Of the views, it is quite clear that Apple has focused mostly upon Song and Album, given that they both have the most options; all promotional material for iTunes 11 has displayed the Album view in particular. The options here should prove very pleasing to people already invested in Apple’s ecosystem but who have felt disappointed by the lack of control they have had over their music libraries. Why Apple has not made this feature more obvious is not clear, though it is one that should prove quite beneficial.
Install a Skin
Skins for iTunes, you may be surprised to find out, are not a new thing. There are skins for most of the older versions of the program and you can overhaul the appearance of iTunes 11 just as easily if you have a compatible version.
1. Start by checking your version of iTunes. This can be done by pressing “Ctrl + B”, then selecting “Help” and finally “About iTunes.” The first line of text will be the version number, which should be with 11.x.xxx, with “x” taking the place of specific numbers.
2. There are a limited number of available options that are functional with the latest versions of iTunes; on Windows at least the only two obvious examples are Estea and Dusk. They download as .zip files containing two applications; one is named after the skin and the other clearly denotes a tool to return to the default iTunes appearance.
3. Once the .zip containing the skin is downloaded, drag and drop the application into the iTunes folder located at “C:Program Files (x86)iTunes”. Note that the “(x86)” element will not appear if you are using a 32-bit version of Windows. Permit Windows to move the application across to the iTunes folder, and for the sake of ensuring a backup is available, drag across the “Revert to Original” file as well, giving the same confirmation.
4. Close iTunes and run the application with the name of the theme you wish to install. Follow any instructions given at this point and complete the install process. Note that it may be advisable to run the installer as an administrator to ensure it works properly.
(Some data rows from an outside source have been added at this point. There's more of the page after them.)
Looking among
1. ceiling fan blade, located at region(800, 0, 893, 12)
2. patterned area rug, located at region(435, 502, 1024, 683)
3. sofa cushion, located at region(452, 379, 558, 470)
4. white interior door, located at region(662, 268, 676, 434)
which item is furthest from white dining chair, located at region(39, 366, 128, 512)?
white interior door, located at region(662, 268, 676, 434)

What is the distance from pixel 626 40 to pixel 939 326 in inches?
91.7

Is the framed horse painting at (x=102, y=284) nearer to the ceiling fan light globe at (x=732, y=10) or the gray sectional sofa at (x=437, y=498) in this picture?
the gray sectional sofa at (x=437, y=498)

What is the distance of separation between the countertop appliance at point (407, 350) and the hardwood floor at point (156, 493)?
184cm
5. Open iTunes and verify that the skin is to your liking; if you have installed a skin not specifically named as compatible you may need to revert to the original iTunes UI.
As demonstrated perfectly by the availability of skins for Apple’s media player, it is quite clear that it has potential to be modified far beyond its initial appearance. Even changing the manner in which it sorts media provides some flexibility and should go some way to make the software more satisfactory.